Stated problem:
Could you write out the entries below again, substituting "fairground statue" for "carnival figure" wherever it occurs and leaving everything else unchanged?

►

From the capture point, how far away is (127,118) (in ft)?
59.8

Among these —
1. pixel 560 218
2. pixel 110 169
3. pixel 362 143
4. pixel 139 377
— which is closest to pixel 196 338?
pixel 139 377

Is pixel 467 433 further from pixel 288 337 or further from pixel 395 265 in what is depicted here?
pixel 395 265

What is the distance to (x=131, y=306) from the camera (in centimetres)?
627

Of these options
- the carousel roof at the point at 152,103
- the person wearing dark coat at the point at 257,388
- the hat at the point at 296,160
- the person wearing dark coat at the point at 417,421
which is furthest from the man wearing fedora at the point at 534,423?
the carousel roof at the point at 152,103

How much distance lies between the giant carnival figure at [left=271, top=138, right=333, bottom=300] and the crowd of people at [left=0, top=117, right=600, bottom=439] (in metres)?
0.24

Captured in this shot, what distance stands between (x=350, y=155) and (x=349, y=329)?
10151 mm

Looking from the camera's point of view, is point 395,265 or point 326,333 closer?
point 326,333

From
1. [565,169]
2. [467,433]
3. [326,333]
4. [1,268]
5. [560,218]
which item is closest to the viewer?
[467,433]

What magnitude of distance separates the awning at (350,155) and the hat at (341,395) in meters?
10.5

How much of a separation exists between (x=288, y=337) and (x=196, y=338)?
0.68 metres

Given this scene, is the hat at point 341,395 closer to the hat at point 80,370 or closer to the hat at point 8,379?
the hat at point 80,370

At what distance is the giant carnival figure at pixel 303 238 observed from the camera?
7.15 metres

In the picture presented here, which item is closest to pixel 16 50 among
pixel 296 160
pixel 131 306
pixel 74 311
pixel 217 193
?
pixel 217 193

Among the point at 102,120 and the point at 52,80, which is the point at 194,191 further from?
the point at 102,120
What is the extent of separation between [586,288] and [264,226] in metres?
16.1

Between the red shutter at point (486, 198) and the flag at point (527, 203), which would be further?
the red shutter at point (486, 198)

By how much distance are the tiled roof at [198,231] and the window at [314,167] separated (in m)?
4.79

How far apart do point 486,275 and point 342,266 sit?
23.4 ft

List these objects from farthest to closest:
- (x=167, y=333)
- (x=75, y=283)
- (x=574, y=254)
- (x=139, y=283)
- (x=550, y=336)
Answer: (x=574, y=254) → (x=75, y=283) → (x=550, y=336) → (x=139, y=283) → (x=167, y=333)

◄

The response:
From the capture point, how far away is (127,118) (in ft)?
59.8

Among these —
1. pixel 560 218
2. pixel 110 169
3. pixel 362 143
4. pixel 139 377
— which is closest to pixel 196 338?
pixel 139 377

Is pixel 467 433 further from pixel 288 337 or further from pixel 395 265 in what is depicted here?
pixel 395 265

What is the distance to (x=131, y=306) from the camera (in centimetres)?
627

Of these options
- the carousel roof at the point at 152,103
- the person wearing dark coat at the point at 257,388
- the hat at the point at 296,160
- the person wearing dark coat at the point at 417,421
which is furthest from the man wearing fedora at the point at 534,423?
the carousel roof at the point at 152,103

How much distance lies between the giant fairground statue at [left=271, top=138, right=333, bottom=300] and the crowd of people at [left=0, top=117, right=600, bottom=439] (in metres)?
0.24

Captured in this shot, what distance stands between (x=350, y=155) and (x=349, y=329)?
10151 mm

Looking from the camera's point of view, is point 395,265 or point 326,333 closer?
point 326,333

From
1. [565,169]
2. [467,433]
3. [326,333]
4. [1,268]
5. [560,218]
which item is closest to the viewer?
[467,433]

What magnitude of distance separates the awning at (350,155) and the hat at (341,395) in meters?
10.5

How much of a separation exists between (x=288, y=337) and (x=196, y=338)?
0.68 metres

Given this scene, is the hat at point 341,395 closer to the hat at point 80,370 or closer to the hat at point 8,379?
the hat at point 80,370

At what distance is the giant fairground statue at pixel 303 238 observed from the camera?
7.15 metres

In the picture presented here, which item is closest to pixel 16 50 among
pixel 296 160
pixel 131 306
pixel 74 311
pixel 217 193
?
pixel 217 193

Among the point at 102,120 and the point at 52,80, which is the point at 194,191 further from?
the point at 102,120
What is the extent of separation between [586,288] and [264,226] in metres?
16.1

Between the red shutter at point (486, 198) and the flag at point (527, 203), which would be further?
the red shutter at point (486, 198)

By how much distance are the tiled roof at [198,231] and the window at [314,167] separated (in m)?
4.79

How far apart do point 486,275 and point 342,266 sit?
23.4 ft

List these objects from farthest to closest:
- (x=167, y=333)
- (x=75, y=283)
- (x=574, y=254)
- (x=139, y=283)
- (x=550, y=336)
Answer: (x=574, y=254) → (x=75, y=283) → (x=550, y=336) → (x=139, y=283) → (x=167, y=333)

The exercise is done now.